Saturday, July 27, 2013

Best Buds






Sorry about the focus, but I wanted to share this, anyway.

Stopped by the Altadena summer concert tonight, and sat on the stairs next to this couple. Albert took an immediate liking to the handsome gentleman on our left -- actually, it was more like instant hero-worship, an absolute adoration. Rare for Albert, who is not necessarily a people-persondog. Turns out, this gentleman's lab ("I can't believe it, looks just like him!") of 15 years died last week.
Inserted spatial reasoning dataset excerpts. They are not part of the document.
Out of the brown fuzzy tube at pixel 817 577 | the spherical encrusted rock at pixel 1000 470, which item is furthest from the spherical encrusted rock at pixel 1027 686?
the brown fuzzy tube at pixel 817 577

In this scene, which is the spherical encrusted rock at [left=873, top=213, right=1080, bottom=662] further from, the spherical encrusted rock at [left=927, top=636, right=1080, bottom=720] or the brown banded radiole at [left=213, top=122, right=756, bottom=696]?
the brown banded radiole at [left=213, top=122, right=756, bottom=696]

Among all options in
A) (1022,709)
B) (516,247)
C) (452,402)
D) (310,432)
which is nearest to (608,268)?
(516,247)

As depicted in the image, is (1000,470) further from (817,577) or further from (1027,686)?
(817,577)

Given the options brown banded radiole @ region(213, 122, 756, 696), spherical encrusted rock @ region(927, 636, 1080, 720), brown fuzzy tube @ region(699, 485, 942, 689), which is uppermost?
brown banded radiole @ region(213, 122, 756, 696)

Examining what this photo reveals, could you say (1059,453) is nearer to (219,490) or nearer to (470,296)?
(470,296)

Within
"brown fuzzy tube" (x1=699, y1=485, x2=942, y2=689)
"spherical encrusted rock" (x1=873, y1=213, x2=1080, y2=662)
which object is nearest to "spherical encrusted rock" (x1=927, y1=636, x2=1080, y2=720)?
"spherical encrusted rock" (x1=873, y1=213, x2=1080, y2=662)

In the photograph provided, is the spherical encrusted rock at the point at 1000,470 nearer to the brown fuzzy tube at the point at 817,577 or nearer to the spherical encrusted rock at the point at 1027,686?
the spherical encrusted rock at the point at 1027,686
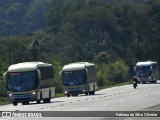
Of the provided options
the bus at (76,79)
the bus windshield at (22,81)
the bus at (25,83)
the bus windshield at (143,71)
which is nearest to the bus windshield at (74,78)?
the bus at (76,79)

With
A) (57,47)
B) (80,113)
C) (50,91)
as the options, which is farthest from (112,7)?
(80,113)

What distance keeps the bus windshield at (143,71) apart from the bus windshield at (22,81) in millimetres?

Albert pretended to be an orphan and up for adoption, but I had to eventually disabuse him of that possibility.

Wednesday, July 24, 2013

George? No, really, George?



No Prince Albert there, so no Prince Albert here. I'm not going to whine about it, because that's life, right? But for one brief shining moment, I dreamed,

I dreamed that Boz and Willow and Scout and Abby and Louise would see me for who I truly am -- a prince, a sleek black panther, a magical being, a member of the royal family.

It was a lovely dream, and the sky rained Snausages. I don't know if I can convey the beauty of the vision -- green fields filled with tennis balls and turkey carcasses, cat shit, apple cores, buried bones, oh, and lots and lots of pee and all the time in the world to sniff it, and the moon was a giant red Frisbee ...

Then, as TS Eliot said, "Human voices wake us --"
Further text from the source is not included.